Then all you need is some timber to do the trim , some woodscrews , and cupboard vents (the slip in types , either round or rectangular) , and an jigsaw to cut holes , a hole saw (round) for the electric drill and some glass sliding door slots (http://www.cowdroy.co.nz/uploads/MK11.pdf). A few hours in the shed and you have a nice solid viv that will last for many years. If you are not handy , call in the local chippy or handyman-for-hire , likely only take them a couple of hours to do the job for you .

The Reptile One tank has a mesh lid - easy to hand a fluorescent light for a T8 or T5 UVB tube under this , all you need is some string or ziptries or cableties (slip through the mesh and form 2 loose loops , slip the hood into the loose loops , then tighten , job done).


----------



## rainmonitors (May 28, 2019)

nuttylizardguy said:


> The Reptile One tank has a mesh lid - easy to hand a fluorescent light for a T8 or T5 UVB tube under this , all you need is some string or ziptries or cableties (slip through the mesh and form 2 loose loops , slip the hood into the loose loops , then tighten , job done).



cool i'll try that out, thanks

is there any risk of using a heat globe at roughly 50cm height without a wire cage, for terrestrial species like blue tongues?


----------



## nuttylizardguy (May 29, 2019)

rainmonitors said:


> cool i'll try that out, thanks
> 
> is there any risk of using a heat globe at roughly 50cm height without a wire cage, for terrestrial species like blue tongues?



If there is any chance of the skink reaching it , even if means standing up on his hind legs and tail , he will do it . BTs are very inquisitive.

If in doubt , invest in a wire cage.


----------



## dragonlover1 (May 29, 2019)

rainmonitors said:


> is there any risk of using a heat globe at roughly 50cm height without a wire cage, for terrestrial species like blue tongues?



We have a 5 stack with various skinks in it. They have never touched or tried to touch the lights so I think you'll be pretty safe


----------



## rainmonitors (May 30, 2019)

nuttylizardguy said:


> If there is any chance of the skink reaching it , even if means standing up on his hind legs and tail , he will do it . BTs are very inquisitive.
> 
> If in doubt , invest in a wire cage.





dragonlover1 said:


> We have a 5 stack with various skinks in it. They have never touched or tried to touch the lights so I think you'll be pretty safe



thanks, just checked out the viv in store again today and figured out how to install a uvb tube by asking a worker. duh should've just tried asking in the first place lol
since they're getting the wire cages in stock that'll work with the viv, and they're not too expensive, i'll set up one. wanna be doubley careful with something as hot as a CHE
thanks for the advice guys : )

● REQUIREMENT 1
Please copy, without changes, the part of the records that opens with the line containing "What is the ordered sequence of" and closes with the line containing "0.24 metres", both included. Leave out the pictures.

● TASK INPUTS
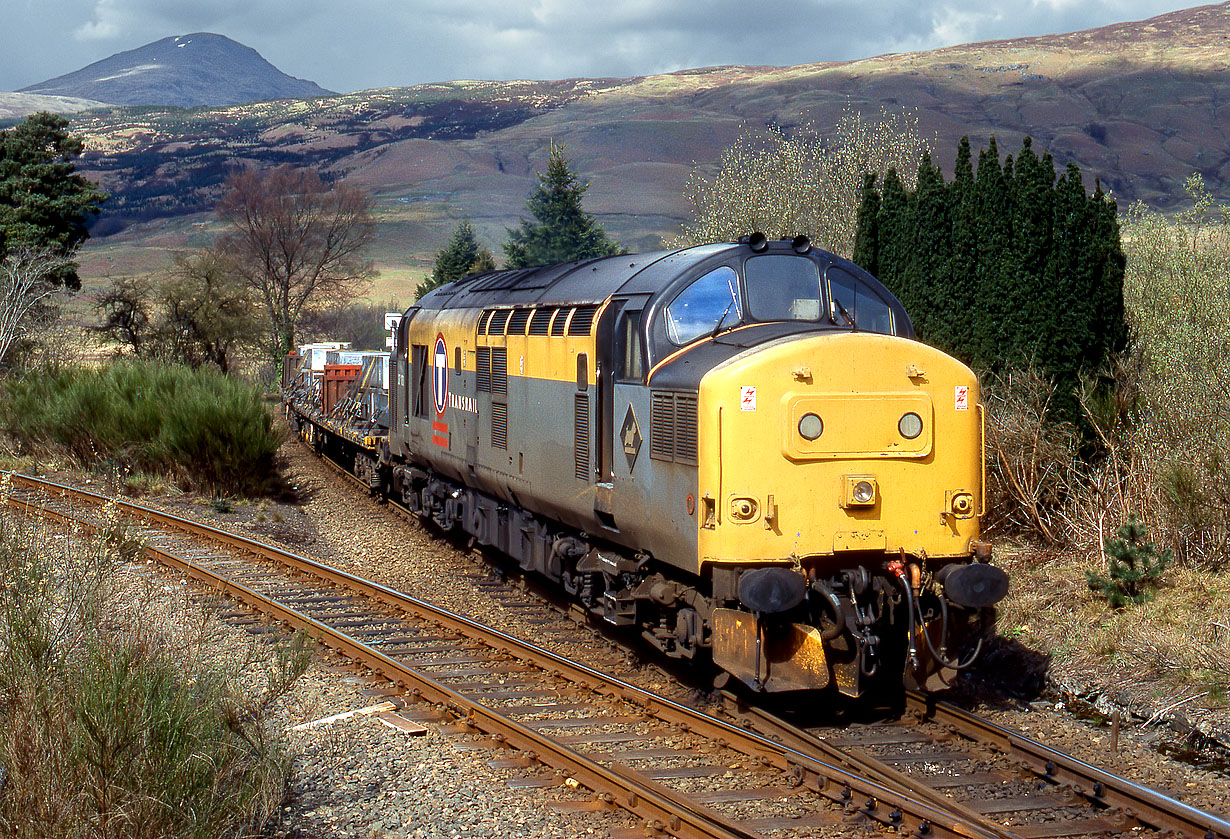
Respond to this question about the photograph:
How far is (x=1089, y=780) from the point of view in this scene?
7.35 metres

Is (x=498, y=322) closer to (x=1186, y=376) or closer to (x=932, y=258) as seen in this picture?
(x=932, y=258)

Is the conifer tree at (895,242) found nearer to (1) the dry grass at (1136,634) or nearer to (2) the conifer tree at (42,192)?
(1) the dry grass at (1136,634)

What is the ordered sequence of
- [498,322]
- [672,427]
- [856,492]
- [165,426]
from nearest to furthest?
[856,492] → [672,427] → [498,322] → [165,426]

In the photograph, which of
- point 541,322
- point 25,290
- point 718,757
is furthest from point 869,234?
point 25,290

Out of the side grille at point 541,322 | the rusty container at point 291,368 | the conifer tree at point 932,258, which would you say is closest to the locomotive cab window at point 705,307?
the side grille at point 541,322

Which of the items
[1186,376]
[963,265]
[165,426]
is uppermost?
[963,265]

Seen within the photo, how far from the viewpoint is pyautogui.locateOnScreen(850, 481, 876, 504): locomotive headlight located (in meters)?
8.38

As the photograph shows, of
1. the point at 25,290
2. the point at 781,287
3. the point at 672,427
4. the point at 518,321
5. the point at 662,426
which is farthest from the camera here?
the point at 25,290

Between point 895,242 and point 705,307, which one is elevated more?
point 895,242

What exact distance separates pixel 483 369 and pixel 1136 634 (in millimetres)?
7389

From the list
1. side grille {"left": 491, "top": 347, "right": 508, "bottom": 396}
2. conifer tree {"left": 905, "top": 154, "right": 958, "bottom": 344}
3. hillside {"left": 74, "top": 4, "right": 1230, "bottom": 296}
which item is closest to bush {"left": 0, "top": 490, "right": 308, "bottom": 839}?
side grille {"left": 491, "top": 347, "right": 508, "bottom": 396}

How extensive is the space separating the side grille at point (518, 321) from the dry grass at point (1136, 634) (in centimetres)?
571

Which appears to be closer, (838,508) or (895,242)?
(838,508)

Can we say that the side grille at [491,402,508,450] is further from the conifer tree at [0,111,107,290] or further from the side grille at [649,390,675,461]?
the conifer tree at [0,111,107,290]
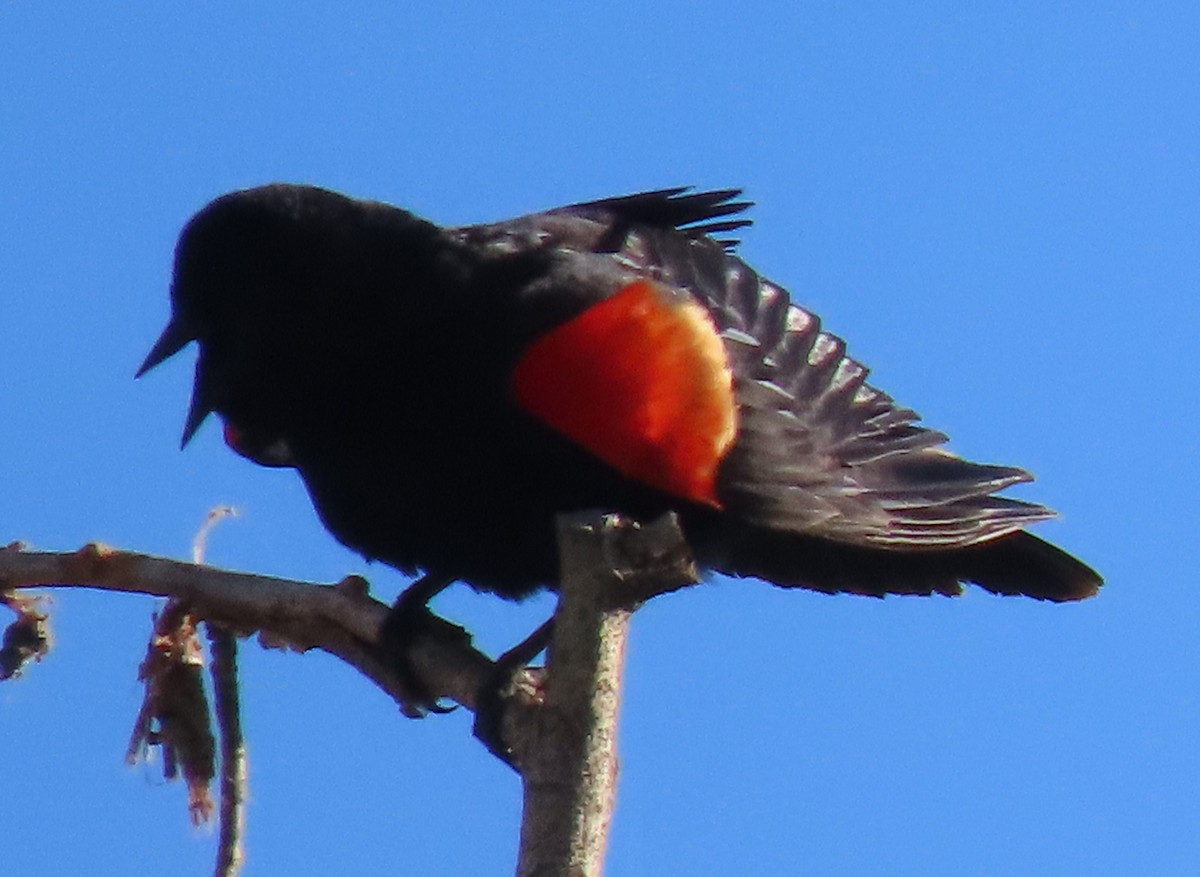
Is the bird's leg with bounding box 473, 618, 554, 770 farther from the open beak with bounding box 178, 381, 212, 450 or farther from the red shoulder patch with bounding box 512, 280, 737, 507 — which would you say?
the open beak with bounding box 178, 381, 212, 450

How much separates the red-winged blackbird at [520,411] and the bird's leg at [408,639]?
0.24 metres

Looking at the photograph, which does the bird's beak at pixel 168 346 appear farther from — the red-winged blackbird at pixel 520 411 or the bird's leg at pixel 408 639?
the bird's leg at pixel 408 639

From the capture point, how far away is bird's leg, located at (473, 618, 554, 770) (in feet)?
10.3

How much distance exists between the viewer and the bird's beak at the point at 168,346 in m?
3.94

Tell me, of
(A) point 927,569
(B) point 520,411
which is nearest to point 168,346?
(B) point 520,411

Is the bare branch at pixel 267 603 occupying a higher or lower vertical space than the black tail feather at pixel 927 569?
lower

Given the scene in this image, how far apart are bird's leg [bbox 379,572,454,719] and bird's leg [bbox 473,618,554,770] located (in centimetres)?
18

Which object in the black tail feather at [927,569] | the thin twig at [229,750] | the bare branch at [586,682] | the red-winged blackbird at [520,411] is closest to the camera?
the bare branch at [586,682]

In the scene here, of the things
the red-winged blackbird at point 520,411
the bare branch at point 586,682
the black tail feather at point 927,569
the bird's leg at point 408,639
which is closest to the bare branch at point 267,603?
the bird's leg at point 408,639

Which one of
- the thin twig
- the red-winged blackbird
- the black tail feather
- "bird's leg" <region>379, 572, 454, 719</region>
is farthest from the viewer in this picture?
the black tail feather

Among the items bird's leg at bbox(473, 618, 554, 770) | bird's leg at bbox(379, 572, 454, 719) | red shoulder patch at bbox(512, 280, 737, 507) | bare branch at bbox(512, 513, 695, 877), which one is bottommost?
bare branch at bbox(512, 513, 695, 877)

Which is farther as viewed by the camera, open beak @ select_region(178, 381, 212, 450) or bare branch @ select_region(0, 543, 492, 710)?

● REQUIREMENT 2
In the forum thread, what did rainmonitors figure out by asking a store worker?

● TASK RESULT 1
What is the ordered sequence of
- [498,322]
- [672,427]
- [856,492]
- [165,426]
from nearest to furthest?
[856,492] → [672,427] → [498,322] → [165,426]

In the photograph, which of
- point 541,322
- point 25,290
- point 718,757
is furthest from point 869,234?
point 25,290

Out of the side grille at point 541,322 | the rusty container at point 291,368 | the conifer tree at point 932,258, which would you say is closest to the locomotive cab window at point 705,307?
the side grille at point 541,322

Which of the items
[1186,376]
[963,265]
[165,426]
is uppermost?
[963,265]

Seen within the photo, how far from the viewpoint is pyautogui.locateOnScreen(850, 481, 876, 504): locomotive headlight located (in meters)?
8.38

As the photograph shows, of
1. the point at 25,290
2. the point at 781,287
3. the point at 672,427
4. the point at 518,321
5. the point at 662,426
which is farthest from the camera here?
the point at 25,290

Between point 895,242 and point 705,307, which one is elevated more?
point 895,242

What exact distance separates pixel 483 369 and pixel 1136 634 (in millimetres)?
7389

From the list
1. side grille {"left": 491, "top": 347, "right": 508, "bottom": 396}
2. conifer tree {"left": 905, "top": 154, "right": 958, "bottom": 344}
3. hillside {"left": 74, "top": 4, "right": 1230, "bottom": 296}
which item is closest to bush {"left": 0, "top": 490, "right": 308, "bottom": 839}?
side grille {"left": 491, "top": 347, "right": 508, "bottom": 396}

How extensive is the space separating the side grille at point (518, 321) from the dry grass at point (1136, 634) (in centimetres)?
571

Which appears to be closer, (838,508) or (895,242)?
(838,508)

Can we say that the side grille at [491,402,508,450] is further from the conifer tree at [0,111,107,290] or further from the side grille at [649,390,675,461]?
the conifer tree at [0,111,107,290]
Is the bird's leg with bounding box 473, 618, 554, 770 farther from the open beak with bounding box 178, 381, 212, 450 or farther from the red shoulder patch with bounding box 512, 280, 737, 507 — which would you say?
the open beak with bounding box 178, 381, 212, 450

How much separates the red-winged blackbird at [520,411] and the bird's leg at [408,639]?
0.24 metres

● TASK RESULT 2
How to install a UVB tube in the viv.